There are only two categories of people who should read this entry: those who have already seen the season finale of Battlestar Galactica, and those who never plan to do so. If you're thinking that maybe someday you might watch this series that critics everywhere have been lauding to the skies even though it's based on a campy 70's science fiction show, read no further.
As for the rest of you... Baltar's acquittal was inevitable, but the manner in which it happened, with a grandstanding play by the defense that should never have been allowed, felt like a cop out despite the drama it created. But that's not what anyone's going to be talking about.
They telegraphed Tigh and Anders last week, so that was no surprise. But when Tyrol started hearing the music, I actually cried out, "Oh no, not him too!" Tory is pretty much a non-entity-- she's a minor character who's obviously getting elevated to the big leagues next season. But it is rather interesting that together they comprise the former leadership of the Resistance on New Caprica.
The revelations open up a mountain of questions. Do Cylons grow and age? Tigh and Adama have known each other forever, so just how long have the skin-jobs been around? The other Cylons-- the models we've known about all along-- don't know who the final five are (and, for that matter, the fifth is still a mystery even to us), so who created them? Why have they been living as humans all this time, unaware they were Cylons? How will the other Cylons react when they're revealed? And hey, doesn't that make Cally and Tyrol's child a hybrid like Hera? How has THAT not been detected?
As for Roslin, either she's the last Cylon-- which would be both too pat and too inconsistent-- or the transfusion of Hera's blood created a connection to the Cylon subconscious. That creates some interesting implications, and I hope the writers have the characters realize this and act on it (specifically, inject some more people with Hera's blood and try to gain further insights into what the Cylons are about).
In a way, I was disappointed to see Starbuck show up at the end. I never truly believed she was gone-- all that talk about a destiny made that improbable-- but because it seemed so obvious, I hoped I was wrong. Her Deus Ex Machina return feels neither clever nor unexpected, and I hoped for better. And they'd best have one hell of an explanation for how she survived the explosion of her viper (or did she? Her ship wasn't playing well with Draedus, and she had a kind of glow about her).
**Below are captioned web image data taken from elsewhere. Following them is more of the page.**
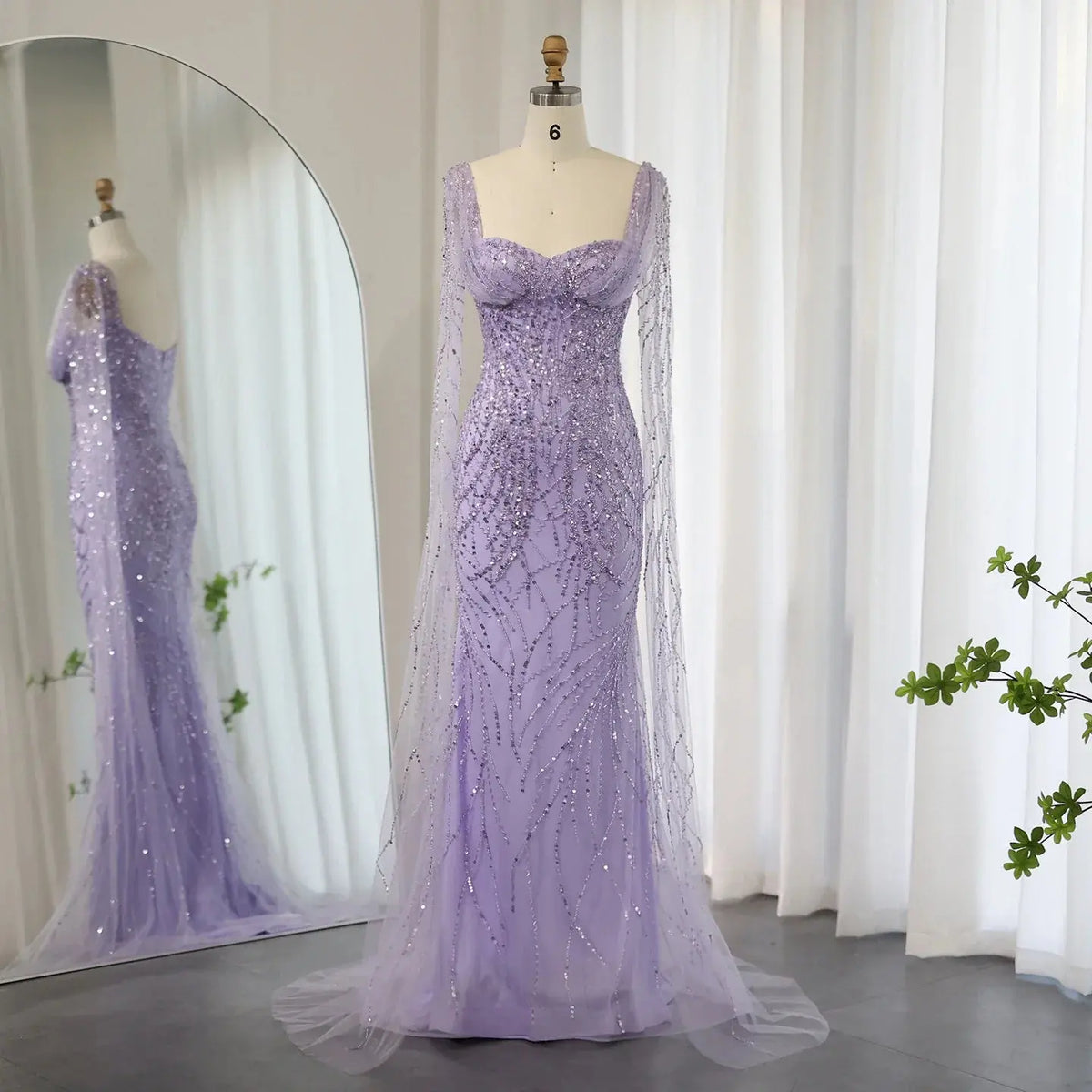 Luxury Lilac Mermaid Evening Dress with Cape Sleeves SS237 - SHARONSAID Luxury Lilac Mermaid Evening Dress with Cape Sleeves SS237 - SHARONSAID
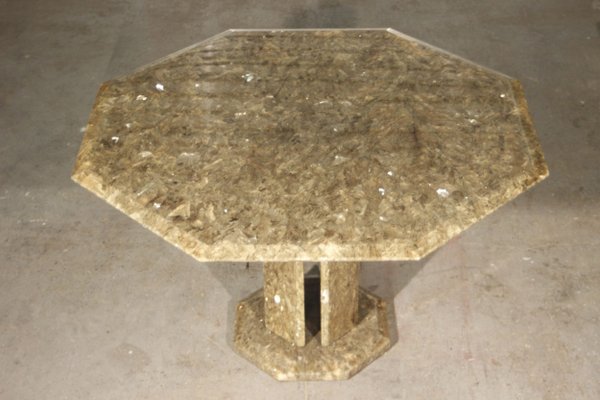 Regency Style Italian Octagonal Textured Resin and Quartz Dining Table, 1970s-XIJ-635619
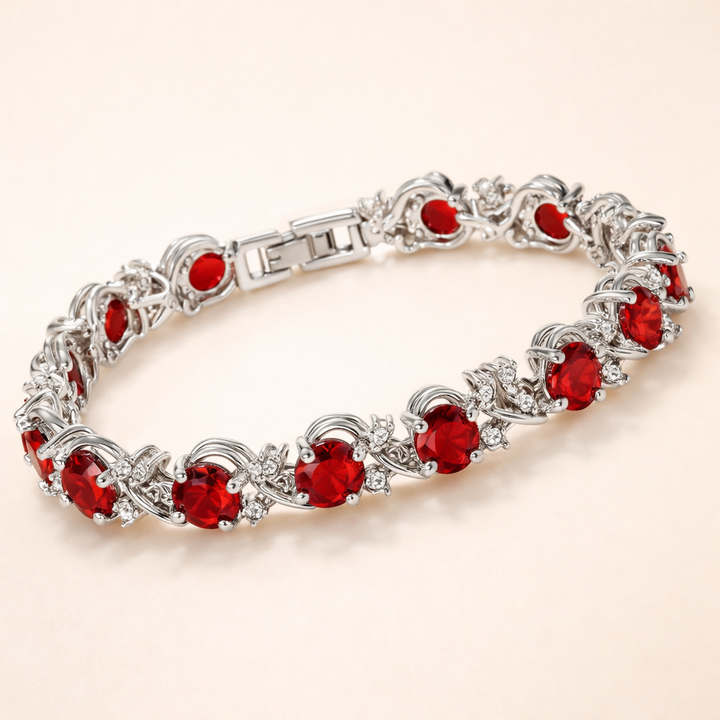 Elegant tennisarmband i vitguld med gnistrande zirkonia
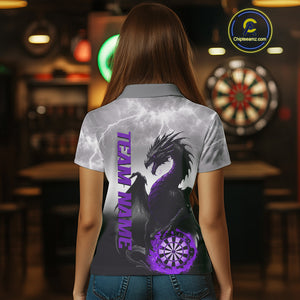 Purple Custom Lightning Dragon Dart Shirts For Women – Strike Darts Team Jerseys Polo & Quarter Zip TDM4058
I don't buy the notion that she's the fifth Cylon-- not after they spent an entire episode on flashbacks of her childhood.
I will give the writers props, however, for violating one of the cardinal rules of series television. When you have a show whose premise is "Survivors of a spacefaring human civilization search for Earth," you're not supposed to have them actually find it. It looks like they're reinventing the show next season, and that raises all sorts of interesting questions. How would a modern Earth react to the arrival of a) an advanced, spacefaring culture? b) an advanced, spacefaring culture that desperately seeks asylum and help, and c) an advanced, spacefaring culture that desperately seeks asylum and help and leads a bloodthirsty, lethal race of artifical life forms bent on humanity's destruction to their doorstep? How will the Cylons react to finding Earth? What's Hera's and Baltar's role in all of this? Is the show leading to a conclusion where Cylons and humans coexist in peace? Will the final Cylon turn out to be someone on Earth (in which case the writers have some 'splainin' to do), Baltar (thus explaining his visions of Six, and hers of him), or a minor flying-under-the-radar character like Doc Cottle?
Alin Sepinwall has a nice blog entry about the finale, including a delightful theory about how everyone in the series is really a Cylon. He also raises an interesting question about how four characters could all know "All Along the Watchtower" as a song from their childhood. Is everything really inverted? Instead of Earth being the lost thirteen colony, a splinter group broken off from this spacefaring civilization long ago, were the twelve colonies really a diaspora of our descendants? Is the show actually set far in the future? Are they coming to Earth to discover a planet destroyed by an ancient human/AI conflict? The Cylons have been saying that everything that's happening has happened before...
Whatever Ron Moore's planning, it will undoubtedly bear as little resemblance to Galactica 1980 as this show does to its forebear. Which can only be a good thing. But... 2008? Frak!